Reproduce the following lines word for word, keeping every number, punctuation mark and line break unchanged.

- - - - - - -

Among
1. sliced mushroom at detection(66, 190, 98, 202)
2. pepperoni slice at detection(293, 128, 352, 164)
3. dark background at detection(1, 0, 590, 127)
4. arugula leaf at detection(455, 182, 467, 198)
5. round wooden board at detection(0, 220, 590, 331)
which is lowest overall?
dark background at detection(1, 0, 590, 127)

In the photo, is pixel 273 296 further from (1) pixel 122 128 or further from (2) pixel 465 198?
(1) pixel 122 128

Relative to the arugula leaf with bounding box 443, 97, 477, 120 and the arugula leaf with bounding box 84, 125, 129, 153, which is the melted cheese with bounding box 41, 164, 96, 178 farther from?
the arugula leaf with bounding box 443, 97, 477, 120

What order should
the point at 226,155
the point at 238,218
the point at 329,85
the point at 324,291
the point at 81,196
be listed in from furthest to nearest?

- - - - - - -

FINAL RESULT:
Among
1. sliced mushroom at detection(66, 190, 98, 202)
2. pepperoni slice at detection(293, 128, 352, 164)
3. dark background at detection(1, 0, 590, 127)
4. arugula leaf at detection(455, 182, 467, 198)
5. round wooden board at detection(0, 220, 590, 331)
which is lowest overall?
dark background at detection(1, 0, 590, 127)

In the photo, is pixel 273 296 further from (1) pixel 122 128 or further from (2) pixel 465 198?
(1) pixel 122 128

Relative to the arugula leaf with bounding box 443, 97, 477, 120 and the arugula leaf with bounding box 84, 125, 129, 153, which is the melted cheese with bounding box 41, 164, 96, 178 farther from?
the arugula leaf with bounding box 443, 97, 477, 120

What order should
the point at 226,155
the point at 238,218
the point at 329,85
the point at 324,291
the point at 81,196
be listed in from furthest to nearest?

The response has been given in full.